=== AIM OF THE TASK ===
Write out the data below exactly as given, without any of its pictures.

=== RECORDS TO PROCESS ===

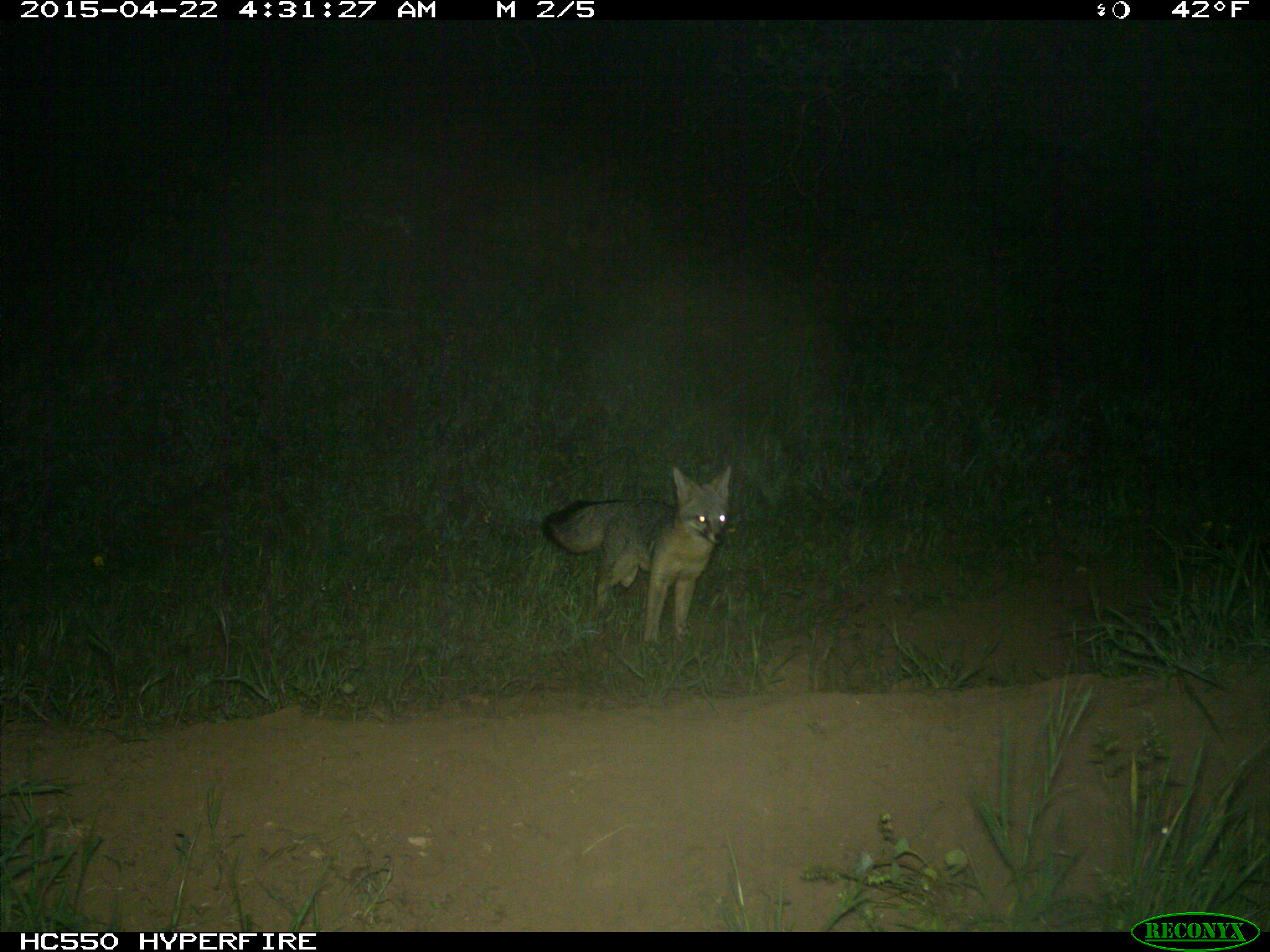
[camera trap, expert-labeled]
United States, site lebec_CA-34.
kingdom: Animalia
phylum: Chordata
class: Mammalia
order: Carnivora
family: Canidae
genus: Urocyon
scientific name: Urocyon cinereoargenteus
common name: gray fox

=== TASK RESPONSE ===
[camera trap, expert-labeled]
United States, site lebec_CA-34.
kingdom: Animalia
phylum: Chordata
class: Mammalia
order: Carnivora
family: Canidae
genus: Urocyon
scientific name: Urocyon cinereoargenteus
common name: gray fox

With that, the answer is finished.